→ **ASSIGNMENT**
The answer must be every line of the records below that holds the word "frames".

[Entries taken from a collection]
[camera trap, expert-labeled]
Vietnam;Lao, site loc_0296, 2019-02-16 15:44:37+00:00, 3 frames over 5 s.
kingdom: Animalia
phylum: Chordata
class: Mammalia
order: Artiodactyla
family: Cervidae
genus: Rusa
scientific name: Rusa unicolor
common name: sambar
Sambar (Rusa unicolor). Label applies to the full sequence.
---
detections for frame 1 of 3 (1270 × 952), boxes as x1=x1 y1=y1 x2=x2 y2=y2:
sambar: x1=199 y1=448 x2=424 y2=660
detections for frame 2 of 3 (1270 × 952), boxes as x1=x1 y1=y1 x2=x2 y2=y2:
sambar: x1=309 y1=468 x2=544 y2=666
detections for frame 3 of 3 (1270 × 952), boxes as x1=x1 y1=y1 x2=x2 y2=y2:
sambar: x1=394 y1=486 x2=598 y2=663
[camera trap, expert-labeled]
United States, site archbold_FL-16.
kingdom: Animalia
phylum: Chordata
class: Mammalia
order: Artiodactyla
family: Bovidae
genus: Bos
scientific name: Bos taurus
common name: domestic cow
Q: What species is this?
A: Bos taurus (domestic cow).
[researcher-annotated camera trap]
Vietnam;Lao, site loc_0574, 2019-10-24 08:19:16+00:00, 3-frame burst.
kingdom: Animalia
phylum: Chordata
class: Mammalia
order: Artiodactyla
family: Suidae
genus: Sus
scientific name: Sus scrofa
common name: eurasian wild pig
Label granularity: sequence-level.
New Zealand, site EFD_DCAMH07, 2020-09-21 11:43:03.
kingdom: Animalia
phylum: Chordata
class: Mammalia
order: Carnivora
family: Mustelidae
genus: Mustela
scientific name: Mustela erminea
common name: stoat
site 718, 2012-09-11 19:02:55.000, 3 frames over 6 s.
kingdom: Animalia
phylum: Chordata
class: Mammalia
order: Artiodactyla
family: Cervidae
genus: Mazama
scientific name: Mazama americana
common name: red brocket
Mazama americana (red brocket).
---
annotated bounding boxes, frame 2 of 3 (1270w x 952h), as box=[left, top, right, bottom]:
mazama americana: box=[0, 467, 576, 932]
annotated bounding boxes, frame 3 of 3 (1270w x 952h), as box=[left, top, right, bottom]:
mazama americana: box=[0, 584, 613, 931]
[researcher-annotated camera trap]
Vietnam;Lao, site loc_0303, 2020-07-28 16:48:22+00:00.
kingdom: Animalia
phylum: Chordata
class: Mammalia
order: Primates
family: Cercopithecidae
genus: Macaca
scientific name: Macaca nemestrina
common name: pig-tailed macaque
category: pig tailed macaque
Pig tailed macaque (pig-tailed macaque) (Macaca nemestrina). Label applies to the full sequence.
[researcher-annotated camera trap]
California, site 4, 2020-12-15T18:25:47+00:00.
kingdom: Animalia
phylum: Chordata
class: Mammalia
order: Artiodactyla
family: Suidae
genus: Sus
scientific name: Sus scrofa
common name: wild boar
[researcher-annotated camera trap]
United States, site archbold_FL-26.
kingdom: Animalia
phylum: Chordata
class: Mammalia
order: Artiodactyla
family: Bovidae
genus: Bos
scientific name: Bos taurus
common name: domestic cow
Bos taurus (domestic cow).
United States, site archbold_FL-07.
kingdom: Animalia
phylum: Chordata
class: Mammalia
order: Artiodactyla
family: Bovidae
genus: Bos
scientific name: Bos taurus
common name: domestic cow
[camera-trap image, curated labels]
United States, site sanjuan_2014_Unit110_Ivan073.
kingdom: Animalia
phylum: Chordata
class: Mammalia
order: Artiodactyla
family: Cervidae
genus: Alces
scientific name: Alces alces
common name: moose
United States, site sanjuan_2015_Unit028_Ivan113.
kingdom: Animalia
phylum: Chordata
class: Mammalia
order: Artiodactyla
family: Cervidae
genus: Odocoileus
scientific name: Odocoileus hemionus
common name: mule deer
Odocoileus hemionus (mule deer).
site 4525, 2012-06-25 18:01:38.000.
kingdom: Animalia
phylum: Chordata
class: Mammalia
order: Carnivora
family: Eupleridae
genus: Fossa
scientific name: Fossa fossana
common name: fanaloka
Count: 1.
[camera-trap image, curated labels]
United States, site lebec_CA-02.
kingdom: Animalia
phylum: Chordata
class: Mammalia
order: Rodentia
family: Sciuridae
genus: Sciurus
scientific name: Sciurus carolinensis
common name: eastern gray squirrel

→ **WRITTEN ANSWER**
Vietnam;Lao, site loc_0296, 2019-02-16 15:44:37+00:00, 3 frames over 5 s.
site 718, 2012-09-11 19:02:55.000, 3 frames over 6 s.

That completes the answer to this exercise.